There is another in the 1100 block of E Kane Place, at the entrance to Kane Commons. Both are operating without incident, replenish naturally, and are a source of community.
The prohibition of the libraries also shows us that suburbia is a matter of mentality as well as geography since Whitefish Bay is a fully-sidewalked (99 miles!), gridded, urban community.
They’re great!
http://onmilwaukee.com/ent/articles/littlefreelibrariesmilwaukee.html
Badgers! See the Winter 2012 (page 32)
On Wisconsin alumni magazine. Great story about Little Libraries in Madison.
I’ve not seen one in Riverwest. Perhaps it’s because I’ve not done it. I’m thinking! I’m thinking!

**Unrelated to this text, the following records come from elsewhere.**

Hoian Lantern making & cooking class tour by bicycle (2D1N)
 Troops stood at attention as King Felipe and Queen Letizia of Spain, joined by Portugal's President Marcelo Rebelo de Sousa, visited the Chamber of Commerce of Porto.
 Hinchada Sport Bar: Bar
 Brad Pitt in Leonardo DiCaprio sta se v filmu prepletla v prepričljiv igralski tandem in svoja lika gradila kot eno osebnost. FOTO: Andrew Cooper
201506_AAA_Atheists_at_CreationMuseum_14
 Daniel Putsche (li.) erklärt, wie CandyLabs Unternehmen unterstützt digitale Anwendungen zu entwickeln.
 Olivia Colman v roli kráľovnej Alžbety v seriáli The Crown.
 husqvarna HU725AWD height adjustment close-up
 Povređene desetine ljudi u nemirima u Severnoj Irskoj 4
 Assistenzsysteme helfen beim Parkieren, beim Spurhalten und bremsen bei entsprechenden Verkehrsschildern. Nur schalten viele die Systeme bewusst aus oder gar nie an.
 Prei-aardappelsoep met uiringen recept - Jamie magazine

As a Whitefish Bay resident, all I can do is shake my head in shame and embarassment. This is but one more symbol of the village’s lack of creativity and, despite our conservative and thus one might think, pro business attitude, one more example of how we do all we can to maintain a past that never was for a future that will never be. Study the history of the rebuilding of the Bay Shore Mall and how the Village did all it could to stop that. Consider how the shopping area on Silver Spring continues to struggle while other suburban strips prosper and ask why in a middle to upper middle class area there is but one restaurant of any mention. No, we dare not allow little libraries for what if people started reading and thinking about how life might be more interesting? Nah we crave dull silence. peace yw
You’re right, Mr. Williams. And for a town full of Catholics, it is damned hard to find a place to drink. Got to travel all the way up to the Town Club in Fox Point. ‘Twas not ever thus.